No, il brunch non è più di moda. Non fa più figo chiamare l’amica, il collega, la moglie e persino l’amante per invitarli ad un fighissimo brunch della domenica, dove puoi mangiare tutto ciò che vuoi. Quel miscuglio di colazione e pranzo che per tanta parte degli anni 2000 l’ha fatta da padrone anche a Milano, dove – si sa – le mode arrivano prima. E così pure questa usanza del mondo anglosassone, rinvigorita e ampliata nell’America delle fettuccine Alfredo, è arrivata prima sotto la Madonnina che nel resto d’Italia, colonizzando tutti i quartieri: da Brera ai Navigli, da Porta Venezia all’Isola.
Tutto incluso tranne le bevande? Anche basta, grazie
Non poteva essere altrimenti, in fatto di trend i milanesi non vogliono essere secondi a nessuno e così era stato un fiorire di ristoranti, bar e chioschi vari che per il week end proponevano il brunch “tutto incluso tranne le bevande”, come a Firenze si propone il menù turistico. Per anni non c’è stato ristoratore che non abbia voluto aggiungere qualcosa al buffet festivo per differenziarsi dalla concorrenza (una volta ho visto anche le caramelle gommose come se fossimo al cinema).
Ma le mode sono passeggere. E mentre ancora resistono i famigerati pantaloni con il risvoltino che arriva quasi al ginocchio, possiamo festeggiare la lenta scomparsa di quei grandi buffet più o meno dozzinali dove venivamo tutti obbligati a farci strada tra gli altri commensali per agguantare un po’ di uova strapazzate con due fettine di bacon croccante, un pezzo di parmigiana rivisitata per darle un tocco glamour e qualche pancake con sciroppo d’acero per sentirci internazionali (anche se poi dietro la frutta fresca non mancava mai una bella forma di Grana Padano). A secondo poi del ristorante il livello del brunch variava molto, classificabile in una scala che va da Bulgari a viale Monza.
Ma il brunch è (stato) anche un esercizio democratico
Il brunch ha rappresentato anche un esercizio democratico: dalla sciura che voleva imitare Muccia Prada al giovane manager, dallo studente bocconiano al fricchettone, tutti si sono dovuti mettere in fila per arrivare velocemente ai fritti appena usciti dalla cucina prima che il solito ingordo li finisse, ovviamente con la scusa che li stava prendendo anche per gli amici rimasti al tavolo.

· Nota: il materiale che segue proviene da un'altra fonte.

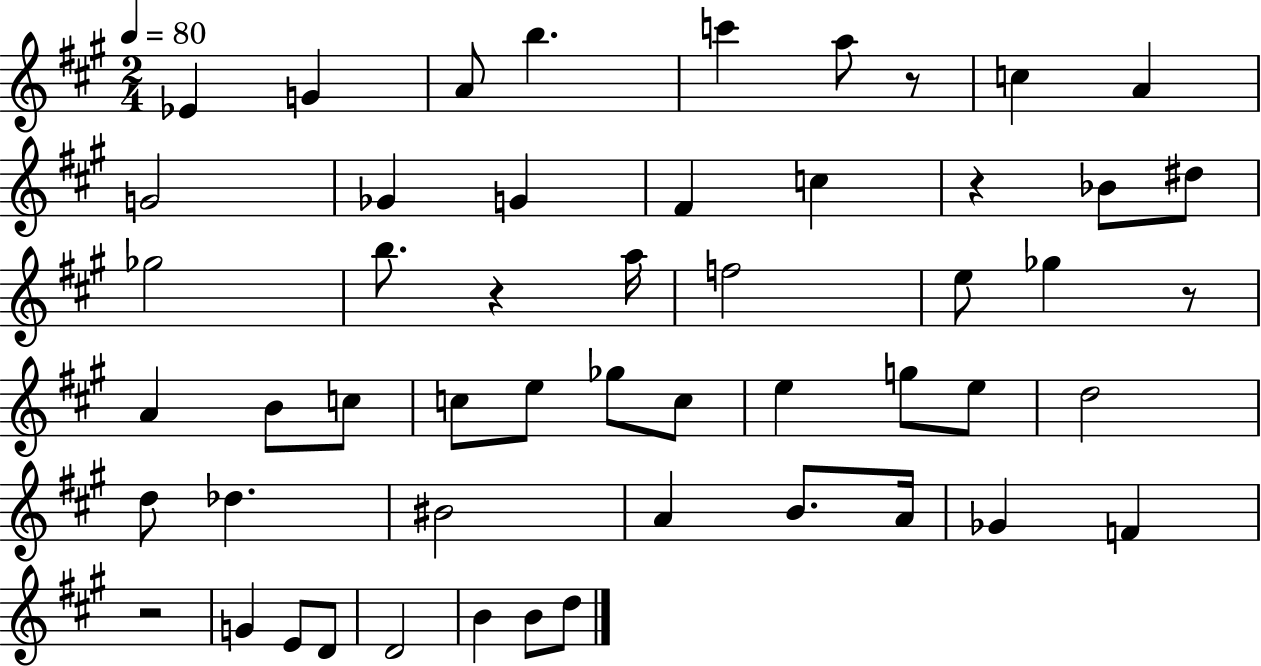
X:1
T:Untitled
M:2/4
L:1/4
K:A
_E G A/2 b c' a/2 z/2 c A G2 _G G ^F c z _B/2 ^d/2 _g2 b/2 z a/4 f2 e/2 _g z/2 A B/2 c/2 c/2 e/2 _g/2 c/2 e g/2 e/2 d2 d/2 _d ^B2 A B/2 A/4 _G F z2 G E/2 D/2 D2 B B/2 d/2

Una rivisitazione della fila in una mensa scolastico-operaia che nessuno sano di mente avrebbe voglia di infliggersi consapevolmente. La moda, però, è anche questo: se tutti vanno al brunch ci vado pure io, anche se è come camminare con i tacchi per la prima volta mentre sei sul pavé.
Quindi, dicevamo, addio finalmente alle gomitate per arrivare al tavolo dei dolci come fossimo dei lanzichenecchi in treno con Alain Elkann: possiamo tornare a sederci per un più classico e borghese pranzo della domenica, che ci ricorda più la casa della nonna che un ritrovo hipster. Sentiamo già il sospiro di sollievo di chi finalmente può mangiare senza alzarsi da tavola per prendere un rinforzino di pasta e può chiamare educatamente il cameriere, senza nascondere quella punta di snobismo che in fondo al milanese, soprattutto d’adozione, piace.

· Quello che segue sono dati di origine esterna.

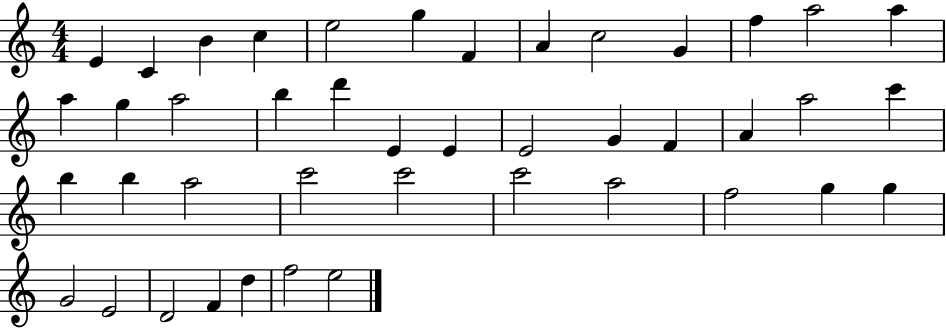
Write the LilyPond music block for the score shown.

{
  \clef treble
  \numericTimeSignature
  \time 4/4
  \key c \major
  e'4 c'4 b'4 c''4 | e''2 g''4 f'4 | a'4 c''2 g'4 | f''4 a''2 a''4 | \break a''4 g''4 a''2 | b''4 d'''4 e'4 e'4 | e'2 g'4 f'4 | a'4 a''2 c'''4 | \break b''4 b''4 a''2 | c'''2 c'''2 | c'''2 a''2 | f''2 g''4 g''4 | \break g'2 e'2 | d'2 f'4 d''4 | f''2 e''2 | \bar "|."
}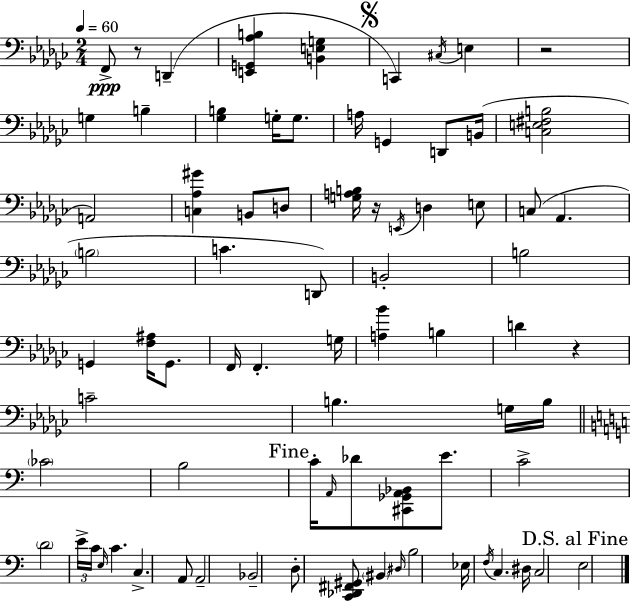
X:1
T:Untitled
M:2/4
L:1/4
K:Ebm
F,,/2 z/2 D,, [E,,G,,_A,B,] [B,,E,G,] C,, ^C,/4 E, z2 G, B, [_G,B,] G,/4 G,/2 A,/4 G,, D,,/2 B,,/4 [C,E,^F,B,]2 A,,2 [C,_A,^G] B,,/2 D,/2 [G,A,B,]/4 z/4 E,,/4 D, E,/2 C,/2 _A,, B,2 C D,,/2 B,,2 B,2 G,, [F,^A,]/4 G,,/2 F,,/4 F,, G,/4 [A,_B] B, D z C2 B, G,/4 B,/4 _C2 B,2 C/4 A,,/4 _D/2 [^C,,_G,,A,,_B,,]/2 E/2 C2 D2 E/4 C/4 E,/4 C C, A,,/2 A,,2 _B,,2 D,/2 [C,,_D,,^F,,^G,,]/2 ^B,, ^D,/4 B,2 _E,/4 F,/4 C, ^D,/4 C,2 E,2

Brunch a Milano: i locali che resistono
Certo, qualche brunch di classe rimane, da quelli negli hotel di lusso (come Four Seasons o Chateau Monfort) a quelli storici che resistono ai cambiamenti (da Fonderie Milanesi al Fuorimano OTP, passando per le new entry come il Caciara di via Tadino). La verità però è che sempre di più, si sta lasciando la colazione al caffè del mattino, senza mischiarla con troppi ingredienti.

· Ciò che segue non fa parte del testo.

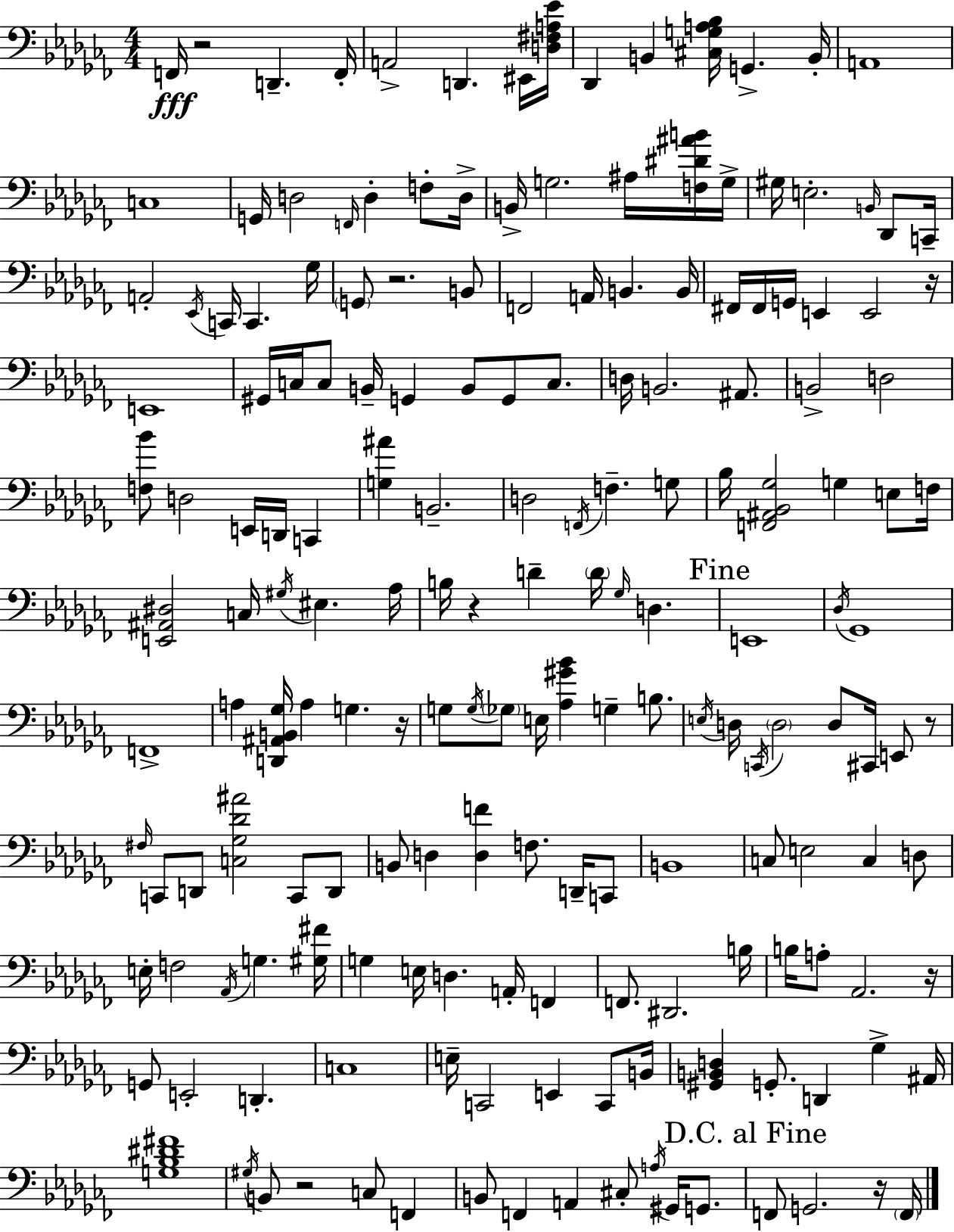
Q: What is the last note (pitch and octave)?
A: F2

Sicuramente tra i ristoranti del momento per un pranzo festivo – per chi vuole coccolarsi e spendere molto – c’è il ristorante dell’hotel Portrait Milano, tra Corso Venezia e Sant’Andrea, seguito dal sempre verde Penelope a casa, in zona Porta Romana. Ma la ristorazione a Milano è come la coda del Plastic, cambia sempre e non sai mai quale è il posto migliore: l’unica soluzione è provare, magari seguendo il passaparola degli habitué.